The Euribor-OIS spread, the difference between the euro interbank offered rate and overnight indexed swaps, was 64 basis points at 12:10 p.m. in London, data compiled by Bloomberg show. That’s the lowest since Aug. 31 and down from 97 basis points at the start of the year.
The money-market gauge has fallen for three consecutive months after the ECB’s first so-called longer-term refinancing operation fuelled a credit-market rally and boosted confidence in Europe’s banking sector. The Frankfurt-based bank allotted 529.5 billion euros ($712 billion) in its second LTRO today, more than the 470 billion euros predicted by economists in a Bloomberg News survey.
The rate banks pay to convert euro interest payments into dollars fell to the lowest in seven months. The three-month cross-currency basis swap was 67 basis points below Euribor, the lowest since Aug. 5, from minus 69 yesterday. The measure was 114 below Euribor at the start of the year.
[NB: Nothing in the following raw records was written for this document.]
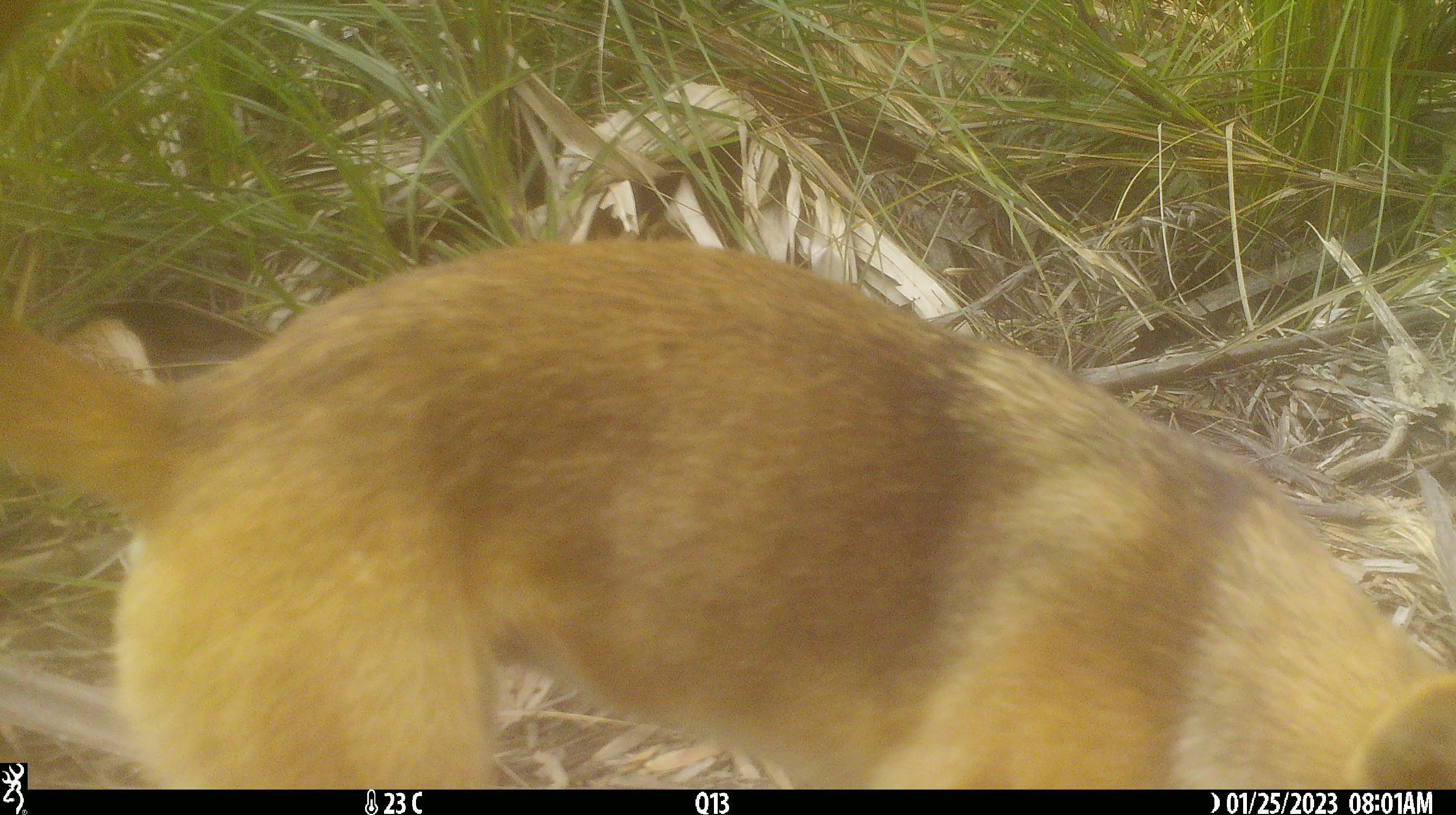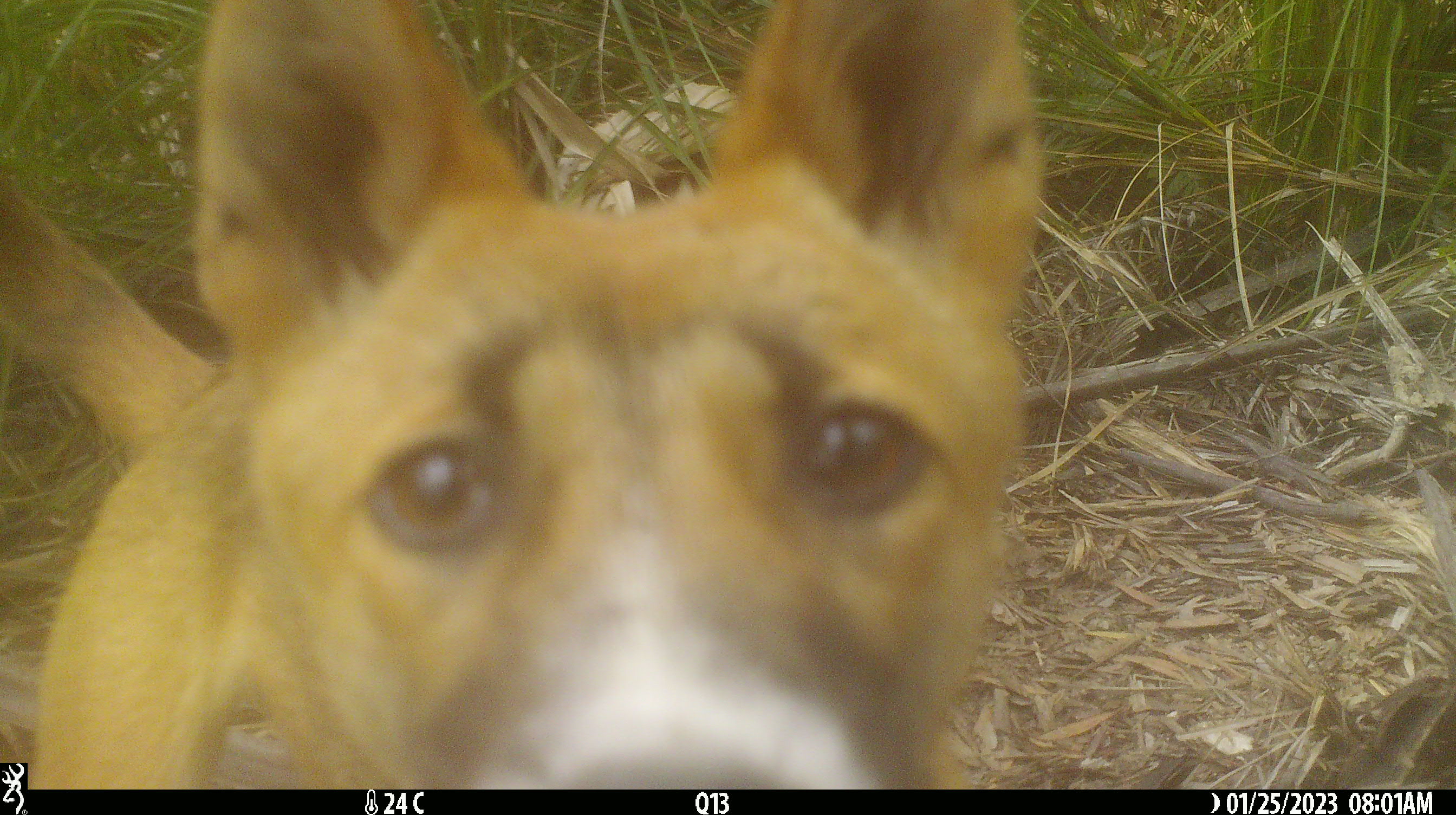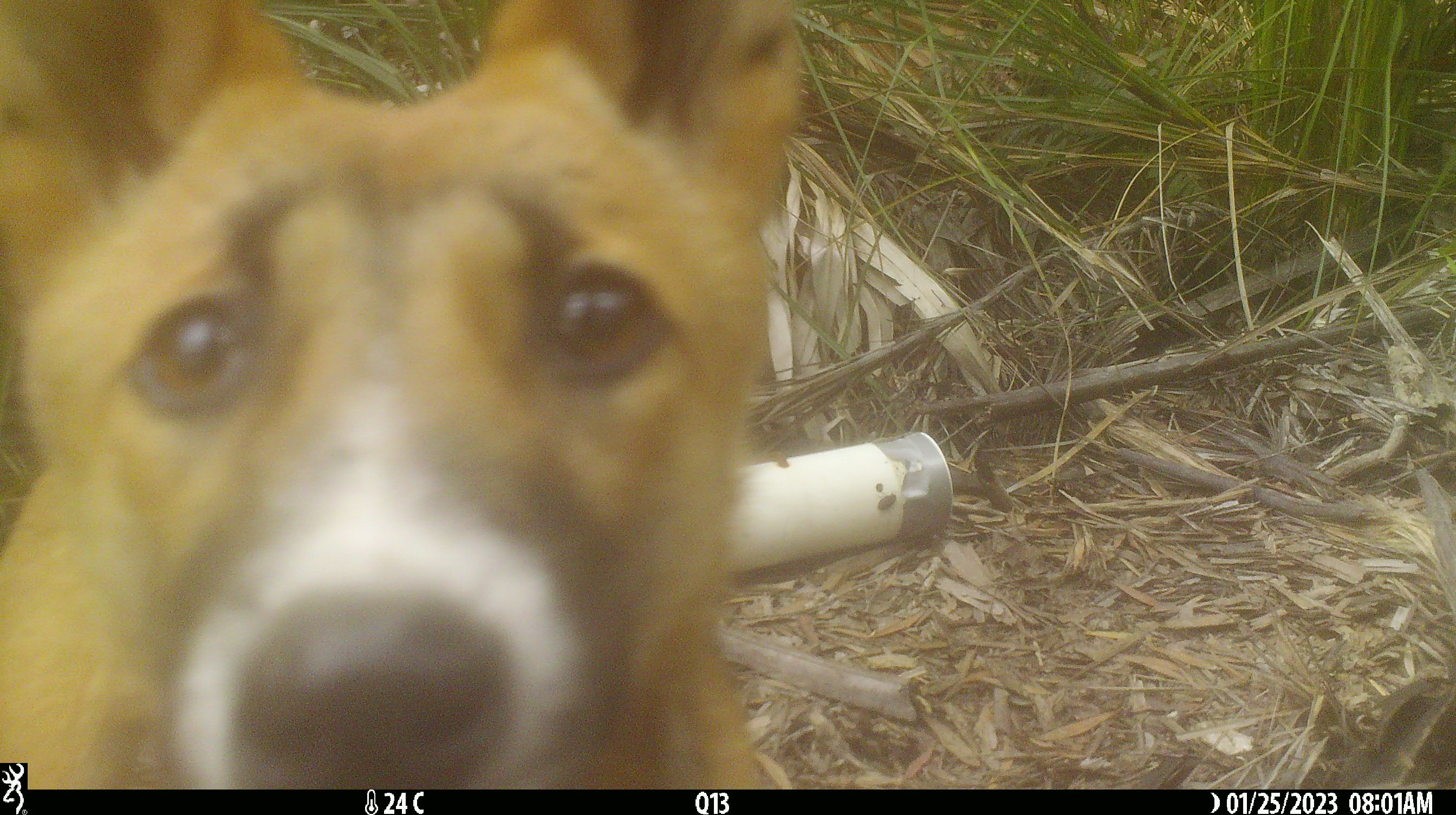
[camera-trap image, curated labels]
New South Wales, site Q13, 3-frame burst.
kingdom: Animalia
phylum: Chordata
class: Mammalia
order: Carnivora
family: Canidae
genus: Canis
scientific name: Canis familiaris dingo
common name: dingo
The one-year basis swap was little changed at 57 basis points less than Euribor. A basis point is 0.01 percentage point.
Lenders increased overnight deposits at the ECB yesterday, placing 481 billion euros with the central bank, up from 475 billion euros on Feb. 27.
Three-month Euribor, the rate banks say they pay for three-month loans in euros, fell to 0.983 percent from 0.991 percent. One-week Euribor fell to 0.357 percent from 0.360 percent.
The London interbank offered rate, or Libor, for three-month dollar loans fell to 0.484 percent from 0.488 percent.